Wenige Stunden später sitzen wir an einem richtigen Lagerfeuer. Der Tag im Wadi Rum klingt aus in einem Camp, das aus im Halbkreis aufgestellten schwarzen Zelten besteht. Kein elektrischer Strom, stattdessen Kerzen: Wir fühlen uns in eine andere Zeit versetzt. So ähnlich muss auch Lawrence von Arabien gelebt haben, wenn er im Wadi Rum unterwegs war. Aus einer altertümlich anmutenden schwarzen Kanne, die von der Glut der Holzreste erwärmt wird, schenkt Atah reihum süßen Tee aus, den die Beduinen so sehr mögen. Eine Sache des Geschmacks, nicht jeder in der Runde ist begeistert. Doch die Atmosphäre ist einzigartig: Immer wieder geht der Blick zum mit Sternen übersäten Himmel.

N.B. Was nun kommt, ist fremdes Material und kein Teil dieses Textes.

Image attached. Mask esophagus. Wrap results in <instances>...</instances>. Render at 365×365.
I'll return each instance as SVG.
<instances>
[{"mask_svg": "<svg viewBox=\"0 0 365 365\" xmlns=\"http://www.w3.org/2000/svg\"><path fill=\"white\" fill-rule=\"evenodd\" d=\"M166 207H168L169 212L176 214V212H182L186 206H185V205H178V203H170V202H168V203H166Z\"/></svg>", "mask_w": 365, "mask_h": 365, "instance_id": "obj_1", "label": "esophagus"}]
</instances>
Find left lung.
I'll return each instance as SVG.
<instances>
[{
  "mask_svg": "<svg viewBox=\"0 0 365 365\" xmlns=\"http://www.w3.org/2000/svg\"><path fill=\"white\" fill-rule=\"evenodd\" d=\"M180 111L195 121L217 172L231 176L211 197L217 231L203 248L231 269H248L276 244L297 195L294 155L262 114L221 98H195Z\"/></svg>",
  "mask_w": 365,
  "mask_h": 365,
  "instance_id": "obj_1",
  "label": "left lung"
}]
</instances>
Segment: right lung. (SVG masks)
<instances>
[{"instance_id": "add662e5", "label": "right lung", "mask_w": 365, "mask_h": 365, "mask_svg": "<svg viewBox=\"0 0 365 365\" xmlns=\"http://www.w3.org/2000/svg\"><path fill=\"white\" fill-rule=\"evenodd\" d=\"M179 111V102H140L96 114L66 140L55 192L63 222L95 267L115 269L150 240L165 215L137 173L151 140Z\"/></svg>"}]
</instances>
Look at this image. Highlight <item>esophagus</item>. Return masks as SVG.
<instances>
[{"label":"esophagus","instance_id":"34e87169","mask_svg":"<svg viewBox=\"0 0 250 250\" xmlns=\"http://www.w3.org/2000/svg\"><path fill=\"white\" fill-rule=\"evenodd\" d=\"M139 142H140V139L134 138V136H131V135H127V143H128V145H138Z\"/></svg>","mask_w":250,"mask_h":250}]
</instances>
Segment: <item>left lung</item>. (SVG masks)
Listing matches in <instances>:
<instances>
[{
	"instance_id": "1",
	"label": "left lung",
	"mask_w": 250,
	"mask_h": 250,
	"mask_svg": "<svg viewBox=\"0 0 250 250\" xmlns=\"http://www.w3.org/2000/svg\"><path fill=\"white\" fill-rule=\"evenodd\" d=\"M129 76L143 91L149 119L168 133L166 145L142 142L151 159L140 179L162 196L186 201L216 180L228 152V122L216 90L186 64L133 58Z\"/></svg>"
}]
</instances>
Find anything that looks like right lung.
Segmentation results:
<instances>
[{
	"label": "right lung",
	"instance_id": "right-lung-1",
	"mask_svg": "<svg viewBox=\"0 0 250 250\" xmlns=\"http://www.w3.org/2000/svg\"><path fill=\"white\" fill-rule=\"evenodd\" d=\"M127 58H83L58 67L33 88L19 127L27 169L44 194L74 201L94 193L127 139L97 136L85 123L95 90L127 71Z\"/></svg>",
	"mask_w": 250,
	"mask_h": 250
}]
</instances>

Gewöhnungsbedürftig wie der süße Tee, in dem der Löffel steckenzubleiben droht, ist das Nachtquartier. Eine einfache Pritsche mit steinharter Matratze einen knappen halben Meter über dem mit einem Teppich abgedeckten Wüstensand verheißt wenig von dem Komfort, den Mitteleuropäer gewohnt sind.

Aber ist es nicht dieser Reiz des Besonderen, der uns in der Abgeschiedenheit von der großen Welt zur Ruhe kommen lässt? Da lässt es sich auch verschmerzen, wenn nach Mitternacht die Kälte der Wüste erst durch die Zeltplane und dann durch die zwei dicken Wolldecken kriecht und uns frösteln lässt. Wir wissen inzwischen ja: Der Morgen, wenn die Sonne hinter den Bergen aufgeht, der entschädigt für alles.